Before Paramahamsaji came to Rikhia the local people were completely ignored, their condition being - in Swamiji's words - "beyond poverty". They would eat only every three or four days. The children had never seen chocolate or a toy, they played with earth and wood. One cannot help but reflect on the luxuries of one's own life: hot baths, cosy pyjamas, crisp sheets. Imagine never having had second helpings, never having smelt brand new clothes, never having sunk into an armchair or opened a book.
Since Paramahamsaji's arrival, much has been done to improve the locals' condition. True giving, says Paramahamsaji, is not giving fish - it is giving a fishing line. Through Sivananda Math, Paramahamsaji's neighbours are being provided with opportunities for self-sufficiency as well as with relief of their urgent needs. Such distribution of prasad is not charity. Earlier this week, Parahamsaji spoke about an important spiritual law. Under this law, ten percent of what an individual earns does not belong to him. Rather, it is to be used to assist others. This concept has nothing to do with either socialism or charity, it is an inescapable cosmic law and as such applies equally to millionaires and beggars.
Today, I sat and watched the distribution of prasad to hundreds of local school children. Bundles were presented to more than nine hundred individuals by Swamiji. The children were escorted into the yajna area while mantra chanting was going on. A long line of uniformed, eager kids aged between about five and twelve. They all wore gleaming white shirts, with the girls in maroon tunics and the boys in similarly coloured shorts. The girls had their long black hair pulled back in neat ponytails, the boys' hair was slicked down with water. They waited silently in the long queue, occasionally jostling each other, craning their necks to see what their friends up ahead had received, doubtless a little nervous.
As each child's turn came, Swamiji presented him/her with a bundle of stationery, toys and clothes all wrapped up in a brand new blanket. From my vantage point I had a marvellous view of the faces of the children as they carried their prasad out of the yajna area.
The older girls walked with the poise of queens. No catwalk model ever displayed such dignified composure. Heads held high, eyelids cast down, they bore their bundles out of the place with a grace that was almost intimidating.

* [What to work on]
(1) Answer these questions from the Rikhia account, one line each:
(a) How often did the local people eat before Paramahamsaji came?
(b) Under the spiritual law described, what share of an individual's earnings does not belong to him?
(c) To how many individuals did Swamiji present bundles?
(2) From the Rikhia account, pull out the passage starting at "Since Paramahamsaji's arrival, much" and ending at "millionaires and beggars.", word for word.
(3) Continue the Rikhia account from its last sentence.

* [Data segment]
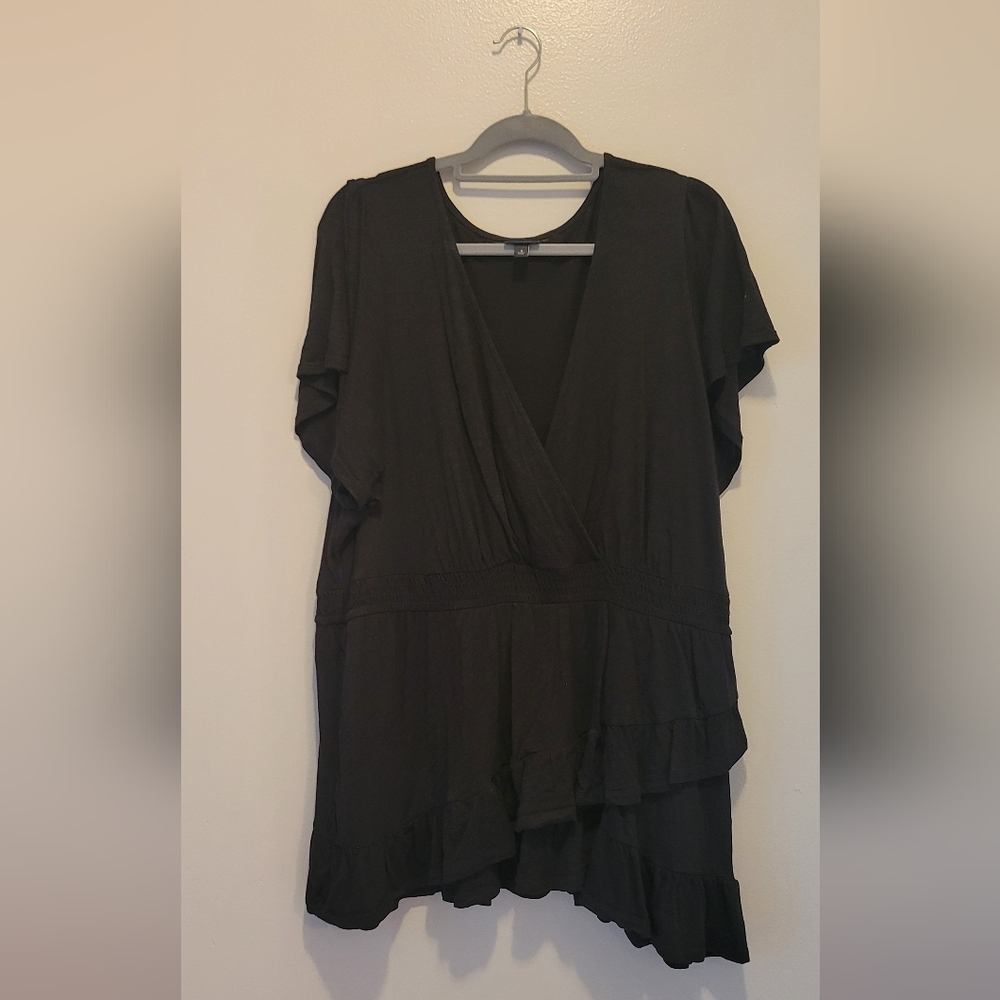 Torrid Black Knit Top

* [Exercise responses]
(1)
(a) Only every three or four days.
(b) Ten percent.
(c) More than nine hundred.

(2)
Since Paramahamsaji's arrival, much has been done to improve the locals' condition. True giving, says Paramahamsaji, is not giving fish - it is giving a fishing line. Through Sivananda Math, Paramahamsaji's neighbours are being provided with opportunities for self-sufficiency as well as with relief of their urgent needs. Such distribution of prasad is not charity. Earlier this week, Parahamsaji spoke about an important spiritual law. Under this law, ten percent of what an individual earns does not belong to him. Rather, it is to be used to assist others. This concept has nothing to do with either socialism or charity, it is an inescapable cosmic law and as such applies equally to millionaires and beggars.

(3)
The boys were different. Most walked out carrying their bundles triumphantly, wearing huge beams of pure excitement and pleasure. Others struggled manfully to suppress their childlike joy: alas, enormous grins constantly escaped, shattering the faces of adult nonchalance. One young boy though - about eight years old - dutifully shouldered his bundle and trudged out with the practised, practical air of one long used to parcel bearing.
The littler children awaited their turn with notable patience. How delicious it was to see them stagger out, bearing bundles almost half as big as themselves! The little faces that peered out from behind the blanketed parcels beamed with unadulterated delight. One can imagine how very proud these children will feel as the totter home - each knowing his precious burden will make a real contribution to his family.
All this made me think of the stories about Swami Sivananda . His sannyasin disciples had to hide the ashram money from him so that he would not distribute it all to needy visitors. Apparently, this only caused him to give away directly any money placed at his feet! Paramahamsaji once said that "the disciple is the fulfilment of the guru's wisdom." His own life certainly exemplifies that comment.
"The universe is luminous. You are all a part of this luminosity."
Sri Swami Poonyanandaji Maharaj
This morning's session began with a dance by some students of BYB. They moved in graceful rhythm while other students chanted the thirty-two names of Durga. The display was reminiscent of an Australian aboriginal ceremony: it is interesting to note that Paramahamsaji's neighbours share many ancient cultural and linguistic links with the indigenous tribes of Australia.
Kirtan followed. I was singing away happily when a voice whispered in my ear, "Would you like to come and help in Prasad Kutir?" Of course, such karma yoga, the preparation of bundles of prasad for distribution, constitutes an intrinsic part of yajna. I stomped off, with mild trepidation.
Anyone unfamiliar with Prasad Kutir may imagine it to be a place of peace and harmony, where swamis smile sweetly at each other as they skip merrily about. Where beautiful clothes fairly jump off the orderly shelves into the outstretched hands of the bundle-makers, whose melodious voices are heard discussing the relative merits of saris. Alas, the reality is far from this agreeable picture, at least at times. As one senior swami recently put it: "The great thing about working in Prasad Kutir is when you get out. It feels just like moksha." "It's a nut-house," muttered another, matter-of-factly.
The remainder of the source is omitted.